Big Data for Traders: Storing and Querying Tick Data with Time-Series Databases

Big Data for Traders: Storing and Querying Tick Data with Time-Series Databases

Most trading education stops at the strategy. But anyone who has tried to backtest on real tick data hits a wall the textbooks ignore: the sheer volume. A single liquid futures contract can generate millions of ticks a day; a multi-year, multi-symbol research dataset runs into billions of rows. At that scale, "just load it into a spreadsheet" — or even a naive pandas DataFrame — falls apart. This is where the Big data side of quantitative trading begins.

Why market data is a hard data problem

Tick and order-book data have a few properties that break ordinary tools:

Volume. Billions of rows is normal. Memory and disk become real constraints, not afterthoughts.
Append-heavy, append-only. New data arrives constantly in time order; old data is rarely updated. That is a very different workload from a typical business database.
Time is the primary axis. Almost every query is "give me this symbol between these two timestamps." A database that is not organized around time will scan far too much.
High cardinality and irregular spacing. Ticks do not arrive on a neat clock; gaps, bursts and microsecond timestamps are the norm.
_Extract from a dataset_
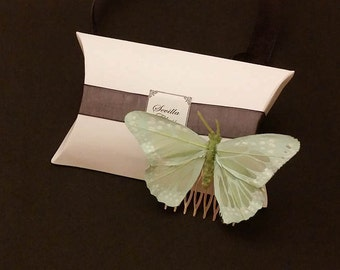 Comb with light green feather butterfly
Why a time-series database helps

A time-series database (TSDB) is purpose-built for exactly this shape of data. Compared to a general-purpose relational database, a good TSDB gives you:

Time-partitioned storage so a date-range query touches only the relevant chunks instead of the whole table.
Columnar layout — values for one field are stored together, so reading just "price" and "size" skips everything else and compresses far better.
Aggressive compression tuned for timestamps and slowly-changing numeric series, often shrinking data many-fold.
Built-in time operations — resampling, last-value-as-of, gap filling and windowed aggregates as first-class queries.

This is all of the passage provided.